Спрашиваю у прохожих. Отвечают:

— Вчера произошла Октябрьская революция.

(Жертва революции)

Вчера (заметьте: уже целый день прошел) произошло такое великое историческое событие в жизни всего народа, а он этого даже и не заметил. Ну, совершенно как Шикалов у Войновича.

Шикалов, правда, и на другой день ничего не заметил. И даже двадцать с лишним лет спустя категорически отрицал, будто в 1917 году, в бытность его «в Петербурде», там произошло нечто подобное.

Это уж, конечно, совершеннейший абсурд!

Октябрьская революция имела такие серьезные последствия, так повлияла на жизнь всех людей, что не заметить ее было невозможно. Но опять-таки как поглядеть на это дело. Для Шикалова-то ведь ничего не изменилось. Он и раньше, до революции, был «с ружжом». И после революции опять был «с ружжом». Следовательно, как раньше, до революции, урезонивал «фулюганов», так и после революции, судя по всему, занимался тем же. А то, что раньше эти «фулюганы» писали на тряпочках «Долой царя!» или, скажем, «Вся власть Учредительному собранию!», а потом стали писать «Долой Ленина!» или «Долой Сталина!» — это дела не меняет. Такие люди, как Шикалов, не придают большого значения словам. И совершенно правильно делают.

Трагедия интеллигента в том, что он чересчур большое значение придает словам. В жизни интеллигента слишком большую роль играет так называемая вторая сигнальная система. Поэтому интеллигент легко может впасть в состояние, которое академик И.П. Павлов называл «парадоксальным».

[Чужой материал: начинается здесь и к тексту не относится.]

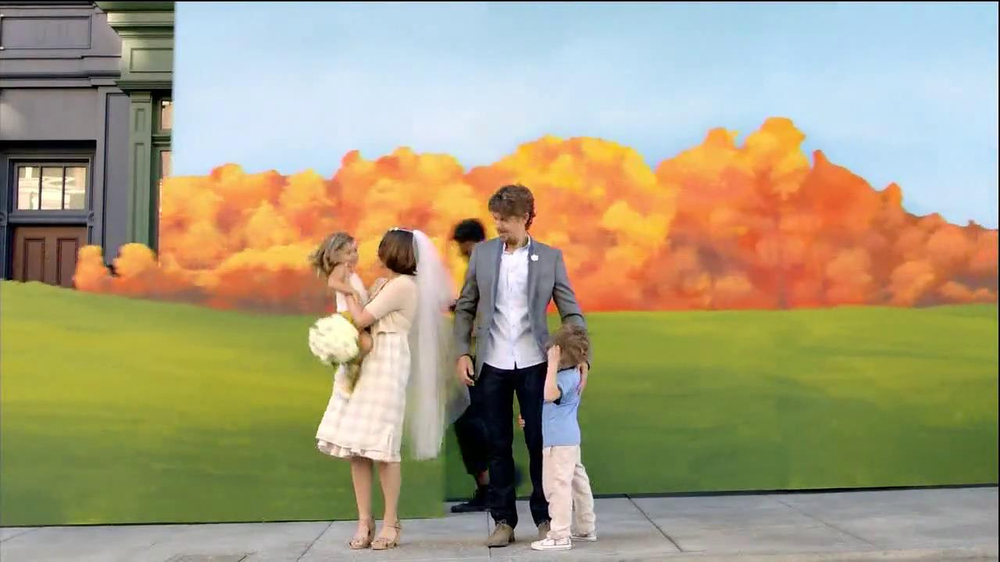 TD Ameritrade TV Spot, 'Wedding' - Screenshot 5
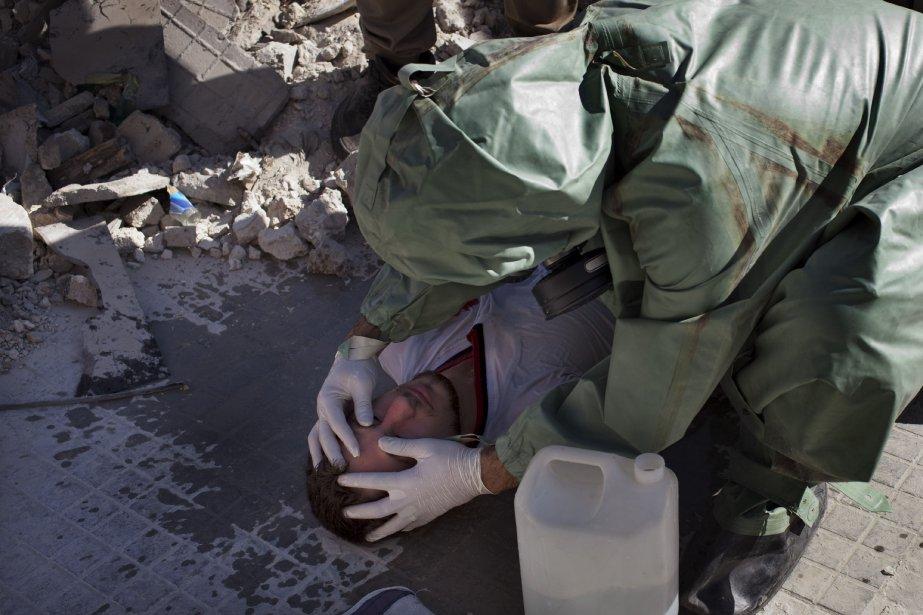 Un volontaire vérifie les pupilles d'un homme afin... (PHOTO JM LOPEZ, AFP)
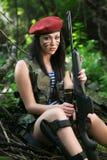 Muchacha con un rifle en el bosque Fotografía de archivo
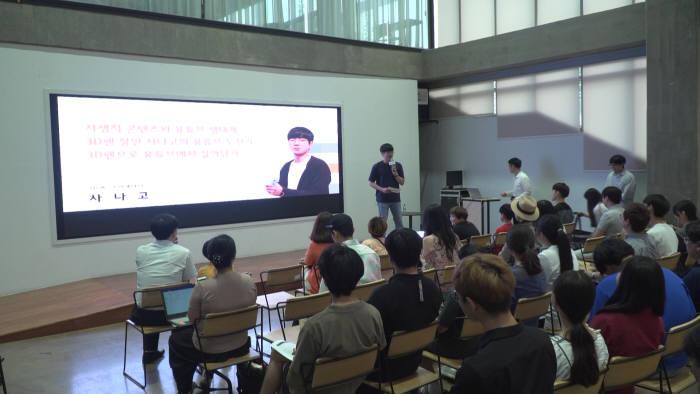 유튜브 크리에이터 사나고가 서부문화창조허브에서 열린 TEC콘서트에서 3D펜 활동에 대해 이야기하고 있다.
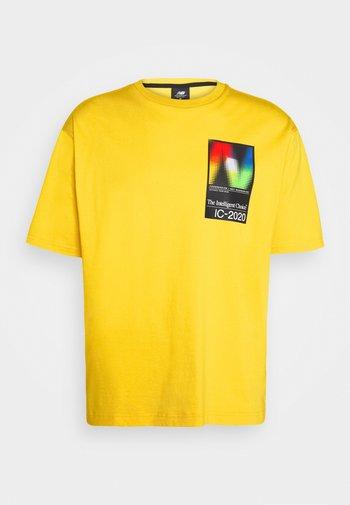 T-shirt imprimé - atomic yellow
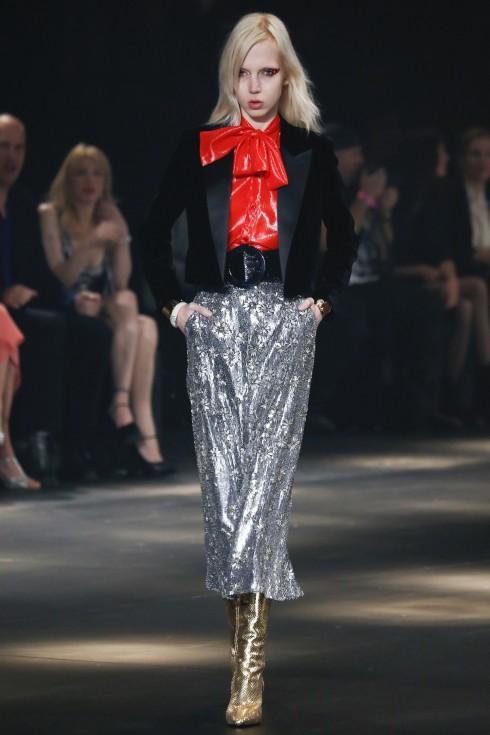 Chiếc quần culottes đính kim sa ánh bạc với hoạ tiết hoa cầu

У нас находится на излечении больная с чрезвычайно расслабленной нервной системой. Когда ей показывают красный цвет и говорят, что это не красный цвет, а зеленый, она с этим соглашается и заявляет, что, всмотревшись внимательно, она действительно убедилась, что это не красный, а зеленый цвет. Чем это объяснить? Академик Павлов говорит, — парадоксальным состоянием. При нем теряется реакция на сильный возбудитель. Действительность, действительный красный или иной цвет — это сильный возбудитель. А слова: красный, зеленый и т. д. — это слабые возбудители того же рода. При болезненной нервной системе, при ее парадоксальном состоянии теряется восприимчивость к действительности, а остается восприимчивость только к словам. Слово начинает заменять действительность. В таком состоянии, по мнению академика Павлова, находится сейчас все русское население.

(Н.А. Гредескул)

Кое-какие основания для такого обобщения у академика Павлова, конечно, были. И все же, мне кажется, этот его вывод содержит некоторое преувеличение.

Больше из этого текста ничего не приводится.